ARTICLE:

** Begin **

I liked the art direction at first but then I think the color palate wore on me. I love pixel art but this seems like "air brushed" pixel art if that makes any sense. The edges are too soft.
I feel it is important to stress that for what this game is, it is a ton of fun in its simplicity. But then you reach the Tech Dungeon and the bugs rear their ugly heads… aside from getting stuck in my shop one time requiring a reset, the game played smooth as butter.
But once I got to the Tech Dungeon it seemed to trigger what I feel is a game breaking glitch. I constantly was getting knocked into or dodging into the walls and was going through them and getting stuck in the wall. This required me to constantly warp out, costing me the rest of the day. This leads to quest failures and difficulty making it all the way through the dungeon. This also seemed to trigger glitches around town leading to getting stuck inside the potion shop or forge.

** End **

INSTRUCTIONS:
1/ In the game review, what happened when the reviewer was knocked or dodged into the walls in the Tech Dungeon?
2/ Translate this sentence from the game review into Spanish: "This required me to constantly warp out, costing me the rest of the day."

SUPPLIED ENTRIES:

** Begin **

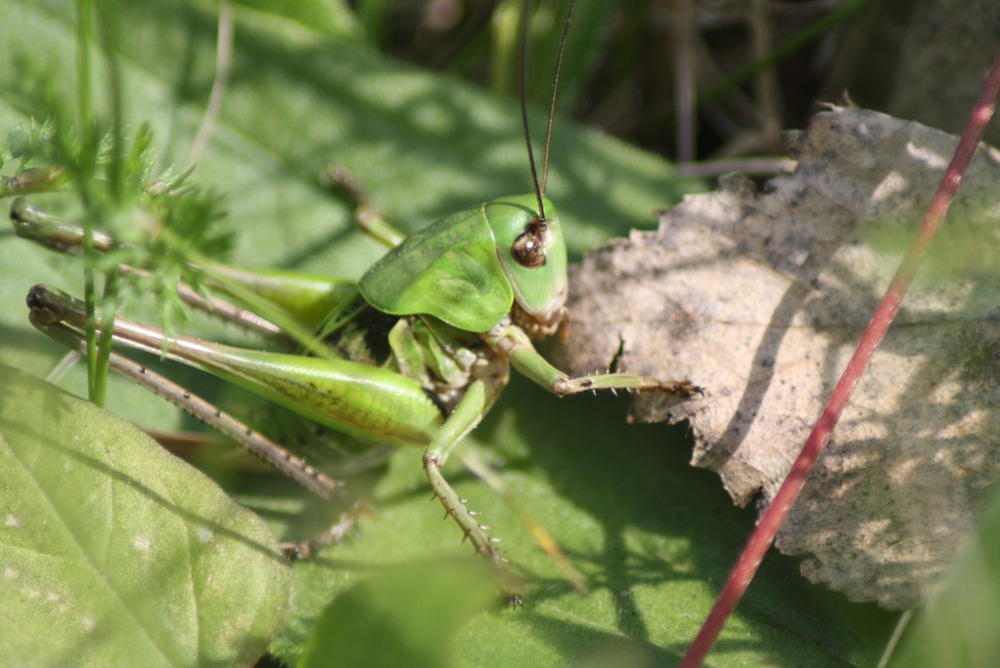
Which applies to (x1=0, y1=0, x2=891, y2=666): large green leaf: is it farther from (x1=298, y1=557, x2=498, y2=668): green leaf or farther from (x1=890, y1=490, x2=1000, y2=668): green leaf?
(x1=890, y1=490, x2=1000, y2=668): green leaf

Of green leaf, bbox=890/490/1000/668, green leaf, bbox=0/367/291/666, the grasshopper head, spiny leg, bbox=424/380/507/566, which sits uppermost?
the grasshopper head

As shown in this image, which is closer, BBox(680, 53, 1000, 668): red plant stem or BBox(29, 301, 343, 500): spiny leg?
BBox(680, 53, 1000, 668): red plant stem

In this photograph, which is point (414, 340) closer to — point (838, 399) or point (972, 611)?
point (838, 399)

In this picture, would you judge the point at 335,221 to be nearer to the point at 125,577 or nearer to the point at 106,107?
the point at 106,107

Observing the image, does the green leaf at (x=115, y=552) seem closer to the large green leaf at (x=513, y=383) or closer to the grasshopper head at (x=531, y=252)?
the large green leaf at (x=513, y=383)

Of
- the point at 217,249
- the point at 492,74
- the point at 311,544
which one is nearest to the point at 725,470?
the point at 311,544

** End **
** Begin **

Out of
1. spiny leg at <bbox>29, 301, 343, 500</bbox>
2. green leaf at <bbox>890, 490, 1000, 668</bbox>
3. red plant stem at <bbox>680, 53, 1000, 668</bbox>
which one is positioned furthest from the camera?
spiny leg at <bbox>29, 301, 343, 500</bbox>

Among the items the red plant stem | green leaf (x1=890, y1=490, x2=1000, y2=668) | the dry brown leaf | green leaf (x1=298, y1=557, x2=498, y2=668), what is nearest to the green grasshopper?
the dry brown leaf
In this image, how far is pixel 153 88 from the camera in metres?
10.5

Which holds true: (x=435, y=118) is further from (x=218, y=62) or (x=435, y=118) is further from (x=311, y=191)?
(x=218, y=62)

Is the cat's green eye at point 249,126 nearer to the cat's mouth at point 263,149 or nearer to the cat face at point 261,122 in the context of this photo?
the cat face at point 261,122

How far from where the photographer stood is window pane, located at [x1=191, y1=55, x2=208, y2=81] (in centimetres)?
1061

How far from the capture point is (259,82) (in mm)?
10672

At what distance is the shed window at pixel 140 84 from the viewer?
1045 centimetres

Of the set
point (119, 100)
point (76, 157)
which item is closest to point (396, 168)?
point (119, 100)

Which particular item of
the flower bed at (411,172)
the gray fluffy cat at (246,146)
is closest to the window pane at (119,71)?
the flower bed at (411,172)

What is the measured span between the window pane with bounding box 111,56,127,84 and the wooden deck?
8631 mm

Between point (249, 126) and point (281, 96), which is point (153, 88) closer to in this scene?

** End **

FULL ANSWERS:
1/ The reviewer went through the walls and got stuck in them.

2/ Esto me obligaba a teletransportarme fuera constantemente, lo que me costaba el resto del día.